「重い病の床に就いた王の命を救うには、誰かが身代わりにならない限り、王の余命は幾ばくも残されていない」
神殿で王の病回復を祈る王妃アルチェステたちに、そんな神託が響き渡ります。
王妃自らが身代わりとなることを決意し、
お蔭で、王の病は劇的に回復しますが、
アルチェステの尊い犠牲の代償のお蔭であることを知った王は、
「彼女を失ってまで生き長らえることはできない」と、神の慈悲を請いますが容れられず、
彼女を助ける方法は、王が再び死の床に就くしかないことを告げられます。
王は、自らの死を決意しますが、
妻アルチェステは、残される子供たちの将来を慮って、王こそが生き続けるべきだと、彼女も決心を変えようとはしません…。

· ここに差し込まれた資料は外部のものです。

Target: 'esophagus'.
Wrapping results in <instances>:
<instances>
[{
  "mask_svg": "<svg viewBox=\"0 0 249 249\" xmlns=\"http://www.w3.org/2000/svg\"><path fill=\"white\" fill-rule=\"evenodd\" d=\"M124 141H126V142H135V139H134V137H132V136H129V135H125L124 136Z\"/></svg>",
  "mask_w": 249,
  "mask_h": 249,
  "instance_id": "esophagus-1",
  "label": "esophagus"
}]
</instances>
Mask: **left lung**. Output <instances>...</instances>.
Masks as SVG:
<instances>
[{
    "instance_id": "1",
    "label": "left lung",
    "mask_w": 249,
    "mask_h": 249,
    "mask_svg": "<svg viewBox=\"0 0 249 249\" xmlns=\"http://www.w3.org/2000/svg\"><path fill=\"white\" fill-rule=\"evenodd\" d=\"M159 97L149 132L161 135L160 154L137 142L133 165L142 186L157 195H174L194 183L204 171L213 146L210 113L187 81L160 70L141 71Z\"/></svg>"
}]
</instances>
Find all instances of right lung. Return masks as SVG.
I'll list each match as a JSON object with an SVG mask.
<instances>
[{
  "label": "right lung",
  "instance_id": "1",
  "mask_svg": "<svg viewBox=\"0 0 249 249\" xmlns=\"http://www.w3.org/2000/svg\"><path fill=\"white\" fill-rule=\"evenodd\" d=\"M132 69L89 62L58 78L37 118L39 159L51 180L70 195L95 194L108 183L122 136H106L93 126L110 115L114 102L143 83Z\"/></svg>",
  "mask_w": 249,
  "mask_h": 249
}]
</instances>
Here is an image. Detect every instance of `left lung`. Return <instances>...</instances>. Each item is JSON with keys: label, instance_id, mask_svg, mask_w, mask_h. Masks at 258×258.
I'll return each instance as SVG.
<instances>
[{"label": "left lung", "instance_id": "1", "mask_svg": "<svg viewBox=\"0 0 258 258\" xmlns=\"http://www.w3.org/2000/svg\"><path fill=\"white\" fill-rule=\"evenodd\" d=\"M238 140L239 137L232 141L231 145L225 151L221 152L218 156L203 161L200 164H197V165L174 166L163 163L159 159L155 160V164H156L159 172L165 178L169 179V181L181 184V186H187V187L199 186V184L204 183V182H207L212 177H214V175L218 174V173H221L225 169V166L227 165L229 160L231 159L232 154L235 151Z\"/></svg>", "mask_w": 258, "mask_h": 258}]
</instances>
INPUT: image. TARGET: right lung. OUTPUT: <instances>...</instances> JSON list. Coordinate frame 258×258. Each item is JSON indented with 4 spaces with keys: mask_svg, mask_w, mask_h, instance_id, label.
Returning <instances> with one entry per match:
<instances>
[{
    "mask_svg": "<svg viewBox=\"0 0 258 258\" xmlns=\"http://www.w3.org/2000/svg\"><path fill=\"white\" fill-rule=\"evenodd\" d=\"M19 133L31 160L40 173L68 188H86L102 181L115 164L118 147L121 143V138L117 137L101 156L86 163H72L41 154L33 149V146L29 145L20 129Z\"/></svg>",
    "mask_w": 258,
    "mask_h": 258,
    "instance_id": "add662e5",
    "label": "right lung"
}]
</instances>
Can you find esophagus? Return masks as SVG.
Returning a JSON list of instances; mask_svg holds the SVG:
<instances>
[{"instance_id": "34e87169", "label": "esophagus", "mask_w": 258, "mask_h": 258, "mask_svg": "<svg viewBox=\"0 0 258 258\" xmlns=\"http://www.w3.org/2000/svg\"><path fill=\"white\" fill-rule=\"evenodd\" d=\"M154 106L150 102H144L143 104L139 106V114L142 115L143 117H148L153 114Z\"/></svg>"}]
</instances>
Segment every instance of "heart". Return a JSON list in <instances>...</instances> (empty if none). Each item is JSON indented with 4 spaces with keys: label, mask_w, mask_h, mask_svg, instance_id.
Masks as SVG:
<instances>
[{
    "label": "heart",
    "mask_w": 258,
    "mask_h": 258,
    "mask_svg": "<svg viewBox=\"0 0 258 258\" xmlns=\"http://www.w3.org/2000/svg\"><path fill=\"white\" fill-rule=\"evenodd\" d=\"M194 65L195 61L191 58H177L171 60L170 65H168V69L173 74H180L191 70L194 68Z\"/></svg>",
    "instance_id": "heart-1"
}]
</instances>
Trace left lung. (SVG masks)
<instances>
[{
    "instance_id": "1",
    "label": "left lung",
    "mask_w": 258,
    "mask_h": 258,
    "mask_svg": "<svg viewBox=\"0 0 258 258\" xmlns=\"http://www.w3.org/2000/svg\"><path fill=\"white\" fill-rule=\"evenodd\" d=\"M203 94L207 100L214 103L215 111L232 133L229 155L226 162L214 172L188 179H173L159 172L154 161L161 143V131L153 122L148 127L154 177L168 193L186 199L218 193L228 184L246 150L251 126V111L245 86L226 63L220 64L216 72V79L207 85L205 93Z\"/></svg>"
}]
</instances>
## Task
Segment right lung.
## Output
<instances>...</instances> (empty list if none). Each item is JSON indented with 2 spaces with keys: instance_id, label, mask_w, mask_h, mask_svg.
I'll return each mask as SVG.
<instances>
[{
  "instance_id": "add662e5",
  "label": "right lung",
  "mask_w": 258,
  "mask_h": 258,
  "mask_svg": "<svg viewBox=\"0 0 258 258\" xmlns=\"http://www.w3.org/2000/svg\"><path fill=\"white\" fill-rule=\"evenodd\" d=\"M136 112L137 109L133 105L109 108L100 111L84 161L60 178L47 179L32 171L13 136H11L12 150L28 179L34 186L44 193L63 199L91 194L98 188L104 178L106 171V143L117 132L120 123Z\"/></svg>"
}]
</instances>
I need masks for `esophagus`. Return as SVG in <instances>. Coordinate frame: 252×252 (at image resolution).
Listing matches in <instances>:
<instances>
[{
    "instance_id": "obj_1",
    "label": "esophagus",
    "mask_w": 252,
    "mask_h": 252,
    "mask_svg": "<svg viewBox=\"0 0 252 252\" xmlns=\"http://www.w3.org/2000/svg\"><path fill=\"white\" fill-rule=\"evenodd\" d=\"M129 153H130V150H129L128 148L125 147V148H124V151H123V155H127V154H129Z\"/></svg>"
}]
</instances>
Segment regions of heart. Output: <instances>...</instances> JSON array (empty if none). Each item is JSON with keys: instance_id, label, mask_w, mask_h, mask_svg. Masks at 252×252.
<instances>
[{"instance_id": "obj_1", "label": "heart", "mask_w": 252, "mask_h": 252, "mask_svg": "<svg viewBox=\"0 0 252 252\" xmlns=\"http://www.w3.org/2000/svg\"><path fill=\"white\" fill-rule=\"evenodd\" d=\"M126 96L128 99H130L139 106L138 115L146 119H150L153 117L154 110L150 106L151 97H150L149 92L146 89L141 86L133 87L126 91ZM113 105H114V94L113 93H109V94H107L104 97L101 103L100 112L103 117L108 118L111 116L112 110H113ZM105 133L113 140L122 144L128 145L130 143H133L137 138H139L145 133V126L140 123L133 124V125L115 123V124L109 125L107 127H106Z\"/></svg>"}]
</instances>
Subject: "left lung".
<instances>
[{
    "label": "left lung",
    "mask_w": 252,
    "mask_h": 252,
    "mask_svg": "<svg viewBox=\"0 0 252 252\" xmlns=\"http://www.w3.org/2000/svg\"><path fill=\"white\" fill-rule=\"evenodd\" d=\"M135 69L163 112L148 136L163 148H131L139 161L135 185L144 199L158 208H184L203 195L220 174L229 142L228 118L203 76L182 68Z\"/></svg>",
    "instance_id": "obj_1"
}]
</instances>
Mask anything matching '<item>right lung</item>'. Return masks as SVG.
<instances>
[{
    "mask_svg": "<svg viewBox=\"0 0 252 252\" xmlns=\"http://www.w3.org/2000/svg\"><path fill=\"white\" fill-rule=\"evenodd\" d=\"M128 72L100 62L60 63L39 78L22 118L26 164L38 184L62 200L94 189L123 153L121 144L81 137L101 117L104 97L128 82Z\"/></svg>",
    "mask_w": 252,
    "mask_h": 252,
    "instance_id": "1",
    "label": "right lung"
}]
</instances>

結局、二人の高邁な自己犠牲の精神は、神々の掟をも反故にするほどに強く、ハッピーエンドを迎えます…!
1767ん年に作曲されたこのオペラの序曲を、20世紀の大指揮者フルトヴェングラーとウィーンフィルの演奏でエントリーします。
9分弱の演奏の中には、悲劇的なパトスが迸ると同時に、自己犠牲という高邁なエートスが描かれた、
情と知のバランスが見事に融合した、フルトヴェングラーならではの演奏!
1954年8月、彼の死の3か月前に、ウィーン・ムジークフェラインザールで録音された歴史的な遺産の一つとして、是非ともご一聴されることをお薦めします!
余談ですが、この演奏を聴くと、モーツァルトが1785年に作曲した「フリーメンソンのための葬送行進曲」と驚くほど酷似しており、
「グルックのこの作品なくして、「フリーメンソン…」の誕生はなかったのでは?」と、感じてしまいます!